7.2. Le syndicalisme au Brésil

Il est peu de thèmes qui suscitent plus de polémiques au Brésil que le syndicalisme. C'est-à-dire, d'une part les syndicats et les rapports entretenus par ceux-ci avec l'Etat, par le biais de la législation syndicale ; et d'autre part, les liens entre les syndicats et les partis politiques. La politisation des syndicats brésiliens et la permanence de la législation syndicale depuis les années 30 ont toujours interpellé les chercheurs brésiliens 109 intéressés par le sujet.

Cet intérêt vaut surtout pour ce qui concerne les effets de la législation mise en place par Vargas sur l'évolution du syndicalisme dans le pays. En effet, ces règles juridiques, rédigées à la fin des années 30, avaient pour but affiché de contrôler le mouvement syndical alors existant. Depuis, il est devenu un lieu commun, que ce soit parmi les chercheurs ou parmi les syndicalistes critiques des lois syndicales varguistes, de ramener les faiblesses de l'organisation syndicale et l'absence de négociations libres entre patrons et travailleurs à cette législation, en général caractérisée par un semi-corporatisme 110 .

Il n'est pas dans nos objectifs ici de nous opposer à ces interprétations car, de façon semblable, nous pensons que les limitations législatives imposées à l'action syndicale ont été un puissant instrument de contrôle étatique sur les pratiques des syndicalistes.

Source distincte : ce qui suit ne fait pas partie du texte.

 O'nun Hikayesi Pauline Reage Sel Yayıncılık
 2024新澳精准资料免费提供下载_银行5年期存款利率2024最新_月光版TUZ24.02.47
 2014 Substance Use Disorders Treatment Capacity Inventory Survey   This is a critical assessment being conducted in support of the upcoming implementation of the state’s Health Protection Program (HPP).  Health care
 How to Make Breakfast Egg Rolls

De même, nous pensons aussi que cette législation fut un moyen d'endoctriner les acteurs syndicaux en imposant une conception du syndicalisme où l'autonomie des travailleurs ne constituait pas une valeur d'importance. Cela étant, ces lois n'expliquent pas tout du syndicalisme brésilien ; elles en font partie, une partie importante certes, mais elles ne l'épuisent pas. Ainsi, si la législation syndicale est restée pratiquement inchangée depuis la fin des années 30, il n'en est pas de même des pratiques syndicales que les travailleurs brésiliens ont développées durant cette période.

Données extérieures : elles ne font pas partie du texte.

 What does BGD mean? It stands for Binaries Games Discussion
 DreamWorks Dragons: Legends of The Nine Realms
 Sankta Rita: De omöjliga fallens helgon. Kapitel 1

Cela vient nous rappeler qu'il existe de multiples façons d'interpréter et d'appliquer une règle ou une loi ; en fonction toujours des enjeux, des rapports de force et des stratégies des groupes en conflit dans le champ de validité de la règle ou loi. Une règle est, jusqu'à une certaine mesure, passible d'adaptations et de transgressions de la part des acteurs ou de certaines catégories d'acteurs.

Dans le cas de la législation syndicale au Brésil – une des caractéristiques juridiques les plus stables de la société brésilienne – les adaptations et interprétations de ces lois ont beaucoup varié dans le temps. Il n'empêche que ce thème demeure une des grandes énigmes de l'histoire du pays car, malgré des transformations importantes (économiques, sociales et politiques) survenues au cours de ce siècle, le corpus législatif régissant les rapports entre les entreprises, les syndicats des travailleurs et l'Etat n'a pratiquement pas changé.

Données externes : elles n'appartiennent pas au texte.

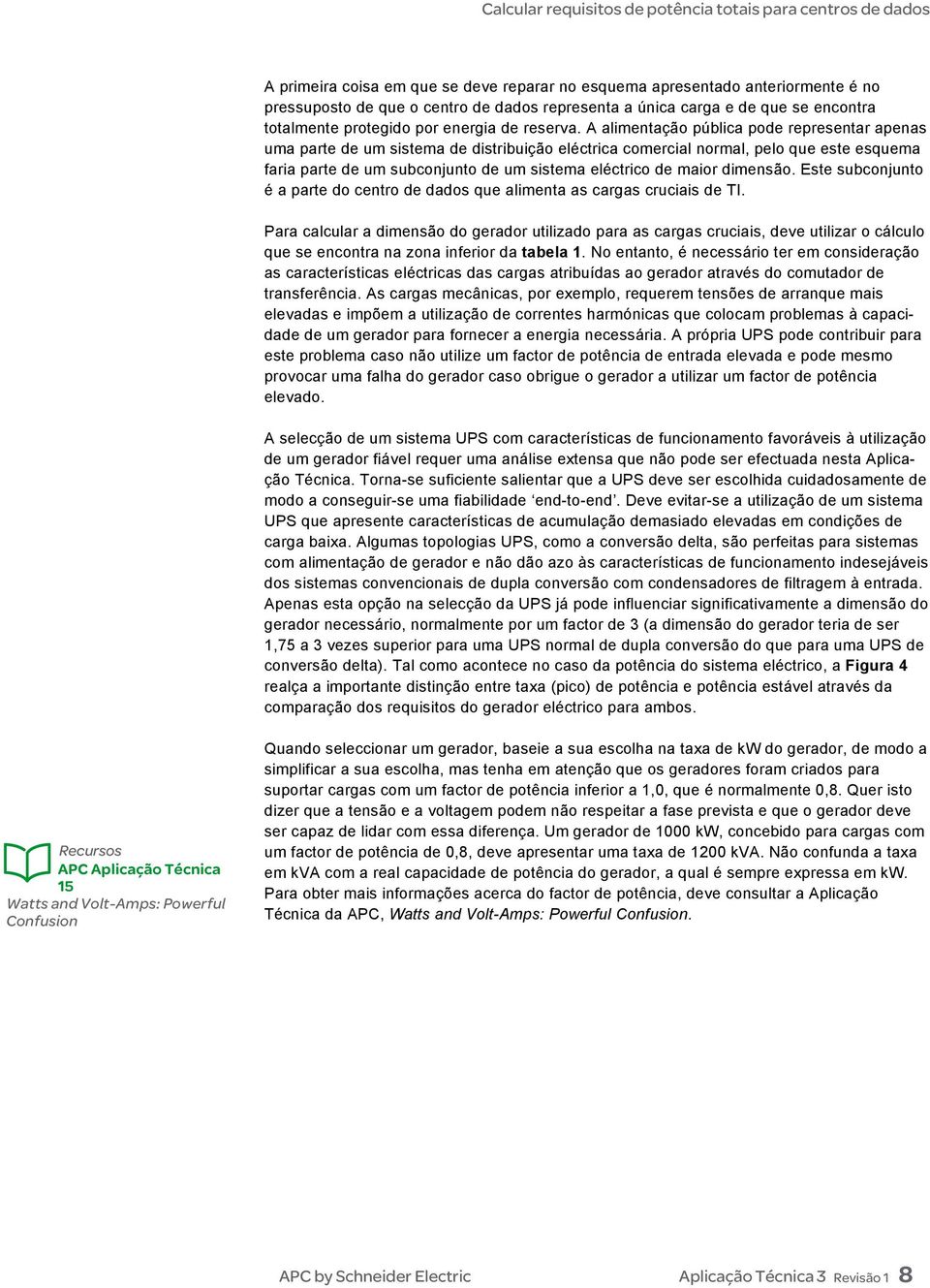 A alimentação pública pode representar apenas uma parte de um sistema de distribuição eléctrica comercial normal, pelo que este esquema faria parte de um subconjunto de um sistema eléctrico de maior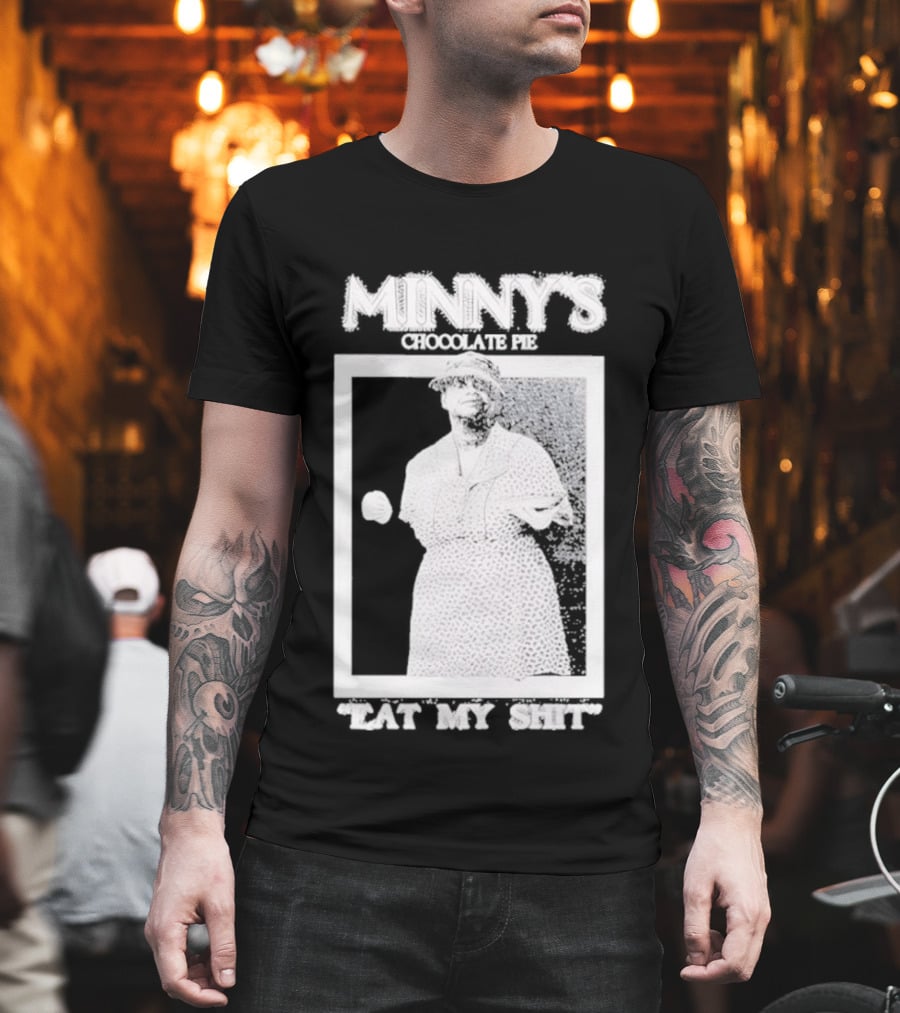 Minny's Chocolate Pie Eat My Shit T-Shirt
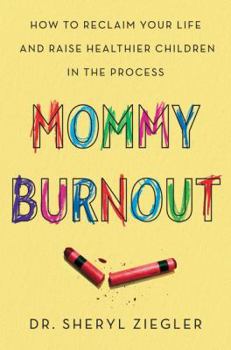 Hardcover Mommy Burnout: How to Reclaim Your Life and Raise Healthier Children in the Process Book
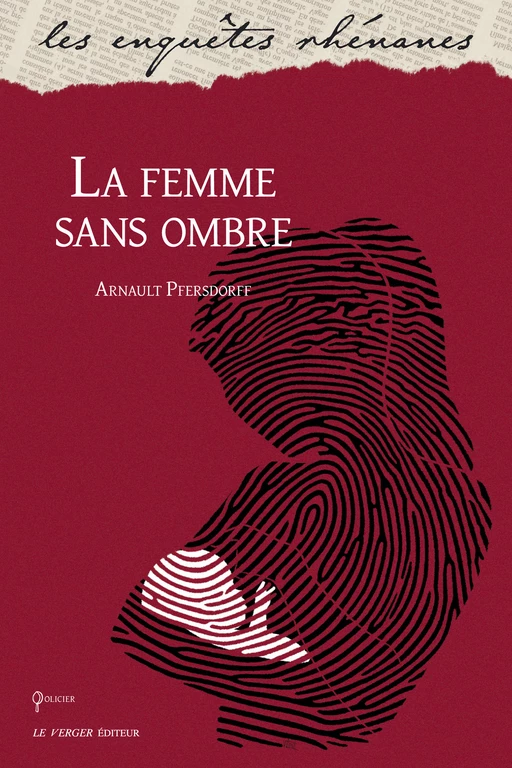 La femme sans ombre - Arnault Pfersdorff - Le Verger éditeur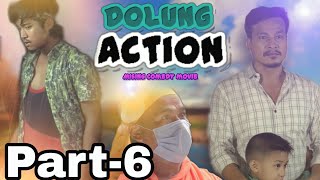 Dolung Action Mising Movie  PART6  Firoz Pegu Nabakishor taw Navakai [upl. by Attiuqal615]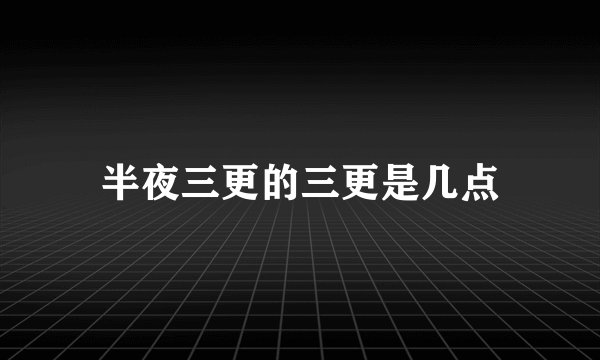 半夜三更的三更是几点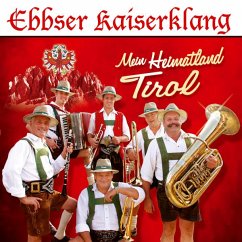 Mein Heimatland Tirol - Ebbser Kaiserklang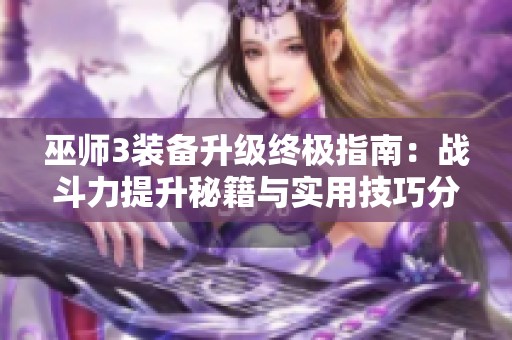 巫师3装备升级终极指南：战斗力提升秘籍与实用技巧分享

Ce qui n'implique pas que le syndicalisme brésilien soit toujours resté le même, indépendamment des conjonctures socio-politiques que le pays a connues. La législation n'a pas empêché que les actions menées pas les agents sociaux dans le champs syndical se soient développées dans des voies différentes. Malgré son caractère contraignant, une règle peut parfois être dépassée ou contournée.

Ainsi, au cours des pages qui suivent nous essaierons de faire la distinction entre ces deux domaines : entre, d'une part, la législation syndicale brésilienne et, d'autre part, les stratégies des syndicalistes vis-à-vis des contraintes prévues dans les textes juridiques ; autrement dit, entre les lois syndicales et les modalités d'application de cette législation au cours des conjonctures successives depuis les années 30.

De cette manière, avant d'aborder directement la question de l'évolution historique du syndicalisme brésilien, il nous semble important d'expliquer en quoi consiste la législation syndicale brésilienne. Il s'agit ici d'un rapide aperçu des caractéristiques les plus importantes de cette législation ; aperçu forcément incomplet et schématique, mais qui pourra donner, nous l'espérons, une vision globale des principales lois et de l'esprit de la législation syndicale brésilienne.

Notes
109.

Parmi le grand nombre d'ouvrages et de textes parus sur le syndicalisme brésilien, voir en particulier : Simão (1966) ; Rodrigues (1979) ; Weffort (1973, 1978a et 1978b) ; Viana (1976) ; Almeida (1975) ; Humphrey (1982) ; Rodrigues (1981) ; Costa (1986), etc.

110.

D'après la définition du corporatisme de Schmitter (1974), reprise ensuite par plusieurs chercheurs brésiliens : Rodrigues (1986), Almeida (1986), etc.